Time & Space Complexity

Time complexity: $O(n * 2 ^ n)$
Space complexity:
- $O(n)$ extra space.
- $O(n * 2 ^ n)$ space for the output list.

2. Backtracking - II

class Solution:

    def partition(self, s: str) -> List[List[str]]:
        res, part = [], []

        def dfs(i):
            if i >= len(s):
                res.append(part.copy())
                return
            for j in range(i, len(s)):
                if self.isPali(s, i, j):
                    part.append(s[i : j + 1])
                    dfs(j + 1)
                    part.pop()

        dfs(0)
        return res

    def isPali(self, s, l, r):
        while l < r:
            if s[l] != s[r]:
                return False
            l, r = l + 1, r - 1
        return True

Time & Space Complexity

Time complexity: $O(n * 2 ^ n)$
Space complexity:
- $O(n)$ extra space.
- $O(n * 2 ^ n)$ space for the output list.

3. Backtracking (DP)

class Solution:

    def partition(self, s: str) -> List[List[str]]:
        n = len(s)
        dp = [[False] * n for _ in range(n)]
        for l in range(1, n + 1):
            for i in range(n - l + 1):
                dp[i][i + l - 1] = (s[i] == s[i + l - 1] and
                                    (i + 1 > (i + l - 2) or
                                    dp[i + 1][i + l - 2]))

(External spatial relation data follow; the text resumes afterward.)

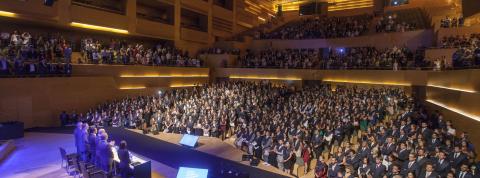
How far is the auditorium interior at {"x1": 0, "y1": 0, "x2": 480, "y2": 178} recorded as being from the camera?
6.75 metres

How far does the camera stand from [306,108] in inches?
429

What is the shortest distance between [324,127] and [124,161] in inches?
188

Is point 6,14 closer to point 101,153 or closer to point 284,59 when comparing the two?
point 101,153

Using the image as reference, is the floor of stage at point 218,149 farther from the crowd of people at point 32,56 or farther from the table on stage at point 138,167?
the crowd of people at point 32,56

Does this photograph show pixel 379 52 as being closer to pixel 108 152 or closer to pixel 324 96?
pixel 324 96

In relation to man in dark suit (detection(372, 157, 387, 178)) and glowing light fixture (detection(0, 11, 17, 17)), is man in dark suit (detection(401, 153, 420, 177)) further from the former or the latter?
glowing light fixture (detection(0, 11, 17, 17))

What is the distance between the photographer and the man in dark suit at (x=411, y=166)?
19.1 ft

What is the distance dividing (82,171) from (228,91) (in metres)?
8.41

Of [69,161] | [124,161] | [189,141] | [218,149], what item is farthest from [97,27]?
[124,161]

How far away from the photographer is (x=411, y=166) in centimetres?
590

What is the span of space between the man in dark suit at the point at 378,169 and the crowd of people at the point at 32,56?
1057 cm

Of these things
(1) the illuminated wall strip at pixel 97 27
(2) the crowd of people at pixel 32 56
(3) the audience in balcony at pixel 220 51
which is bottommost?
(2) the crowd of people at pixel 32 56

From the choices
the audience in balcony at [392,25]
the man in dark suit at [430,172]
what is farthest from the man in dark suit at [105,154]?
the audience in balcony at [392,25]

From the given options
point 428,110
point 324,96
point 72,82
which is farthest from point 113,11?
point 428,110
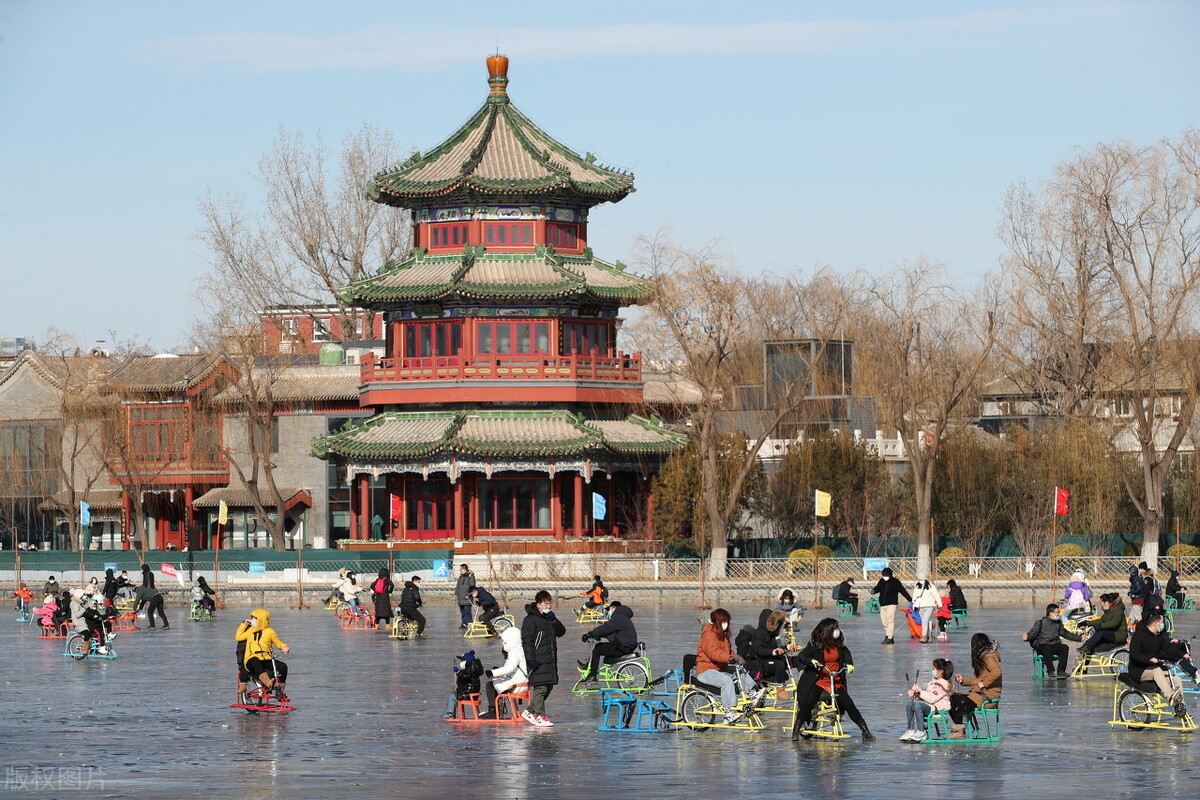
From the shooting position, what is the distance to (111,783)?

        res, part = [], []
        def dfs(i):
            if i >= len(s):
                res.append(part.copy())
                return
            for j in range(i, len(s)):
                if dp[i][j]:
                    part.append(s[i : j + 1])
                    dfs(j + 1)
                    part.pop()

        dfs(0)
        return res

Time & Space Complexity

Time complexity: $O(n * 2 ^ n)$
Space complexity:
- $O(n ^ 2)$ extra space.
- $O(n * 2 ^ n)$ space for the output list.

4. Recursion

class Solution:

    def partition(self, s: str) -> List[List[str]]:
        n = len(s)
        dp = [[False] * n for _ in range(n)]
        for l in range(1, n + 1):
            for i in range(n - l + 1):
                dp[i][i + l - 1] = (s[i] == s[i + l - 1] and
                                    (i + 1 > (i + l - 2) or
                                    dp[i + 1][i + l - 2]))

        def dfs(i):
            if i >= n:
                return [[]]

            ret = []
            for j in range(i, n):
                if dp[i][j]:
                    nxt = dfs(j + 1)
                    for part in nxt:
                        cur = [s[i : j + 1]] + part
                        ret.append(cur)
            return ret

        return dfs(0)

Time & Space Complexity

Time complexity: $O(n * 2 ^ n)$
Space complexity:
- $O(n ^ 2)$ extra space.
- $O(n * 2 ^ n)$ space for the output list.